To my generation,
Our generation has never been as engaged with voting in the way older generations have. Which is sad because it means politicians target policies at older people and ignore us because they think we are too lazy/uninterested/busy having sex and taking drugs to go out and vote. While it shouldn’t be our responsibility to fix the fact that we are often alienated by politicians, it has now become infinitely important for us to fix this ourselves.
Hope causes change: What I love about us is that we are optimistic and hopeful and more tolerant than other generations. We aren’t cynical yet. We still (just about) believe that we can be the next Steve Jobs or the next Scarlett Johansson or the next PM and I don’t think we understand how powerful this is. Optimism and a hope for a better future is what causes this to happen. We have this. We are an optimistic generation. Cynicism or pessimism breed thoughts such as “ah well, there’s nothing we can do to fix it” or “it won’t make a difference” but optimism encourages the complete opposite. We believe we can change the world so we do.
“Because the people who are crazy enough to think they can change the world are the ones that do” maybe Steve Jobs?
The more we positively impact politics, the more politics will positively impact us: It shouldn’t work this way but it does. It’s become so common for politicians to be focused more on their careers than on their constituents and very often they will target policies to those who are more likely to vote.
CASE STUDY: The General Election 2015
As you can see almost 80% of people aged 65 and over voted in the last general election compared to only 43% of 18-24 year olds.
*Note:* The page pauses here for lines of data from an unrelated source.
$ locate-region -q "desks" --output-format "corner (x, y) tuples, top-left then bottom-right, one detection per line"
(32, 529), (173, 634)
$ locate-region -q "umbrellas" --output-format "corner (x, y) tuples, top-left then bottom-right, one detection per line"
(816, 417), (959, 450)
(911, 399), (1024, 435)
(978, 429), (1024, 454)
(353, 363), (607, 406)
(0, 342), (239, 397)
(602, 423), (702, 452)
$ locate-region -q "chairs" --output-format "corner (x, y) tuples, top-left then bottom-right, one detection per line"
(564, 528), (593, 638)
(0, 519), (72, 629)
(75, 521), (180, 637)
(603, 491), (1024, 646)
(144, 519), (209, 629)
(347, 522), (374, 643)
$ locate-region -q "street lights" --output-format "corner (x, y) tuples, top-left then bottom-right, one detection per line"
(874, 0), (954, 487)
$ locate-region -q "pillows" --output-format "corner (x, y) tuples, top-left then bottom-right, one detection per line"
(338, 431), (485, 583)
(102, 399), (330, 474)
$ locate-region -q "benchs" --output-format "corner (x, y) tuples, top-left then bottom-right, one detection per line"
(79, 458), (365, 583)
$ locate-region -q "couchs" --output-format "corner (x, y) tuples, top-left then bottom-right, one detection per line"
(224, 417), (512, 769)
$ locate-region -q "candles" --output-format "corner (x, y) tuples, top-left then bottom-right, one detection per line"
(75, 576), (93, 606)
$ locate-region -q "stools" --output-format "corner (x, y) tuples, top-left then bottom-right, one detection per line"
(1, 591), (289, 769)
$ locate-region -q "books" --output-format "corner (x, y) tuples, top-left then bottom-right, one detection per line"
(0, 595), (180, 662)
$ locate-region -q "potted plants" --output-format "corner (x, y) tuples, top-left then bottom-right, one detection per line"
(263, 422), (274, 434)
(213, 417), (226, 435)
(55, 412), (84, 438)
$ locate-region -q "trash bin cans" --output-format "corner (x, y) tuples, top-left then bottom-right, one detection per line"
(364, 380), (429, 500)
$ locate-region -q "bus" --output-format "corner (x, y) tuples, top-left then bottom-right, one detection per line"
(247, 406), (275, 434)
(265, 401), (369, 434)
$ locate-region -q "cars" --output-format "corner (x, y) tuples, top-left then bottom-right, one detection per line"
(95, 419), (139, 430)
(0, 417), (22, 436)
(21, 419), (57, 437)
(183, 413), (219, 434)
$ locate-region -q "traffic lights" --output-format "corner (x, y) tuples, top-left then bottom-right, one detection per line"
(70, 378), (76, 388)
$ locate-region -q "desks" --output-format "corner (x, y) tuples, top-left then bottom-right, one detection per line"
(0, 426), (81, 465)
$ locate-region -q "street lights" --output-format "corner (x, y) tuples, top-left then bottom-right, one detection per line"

Compare that to this table which broadly outlines the policies that would primarily impact those age demographics.
It’s not surprising that the majority of parties have more policies (and positive policies) directed towards the pensioners because they are more likely to vote. Therefore, political parties gear policies to persuade them to vote for their party as it seems crucial to gain the support of the older generation in order to win.
Therefore, if our generation could be depended on to go out and vote in an election, we would be more likely to have positive policies aimed at us in order to entice us. I totally understand many of us may argue this shouldn’t be how politics should work and I agree but it’s one way we can begin to get our voices heard.
Which leads me on to…
We have a powerful, united voice: I saw this so clearly during Brexit. Our generation completely united behind the remain campaign regardless of many other differences. For the first time in my life I saw us engaged and debating. My social media was filled with the voices of my friends, many of whom I would never have expected to join the debate. It was amazing to see and in the bleak days after the referendum result it was the one positive I found myself being drawn back to. During campaigns that tried to divide us, our generation stood together and we proved what we can do.
We must now utilise that strength, engagement and unity and build on what have begun to achieve. We shouldn’t be forgotten because of our age and we certainly shouldn’t be underestimated. We are as important as any other voter. We are them.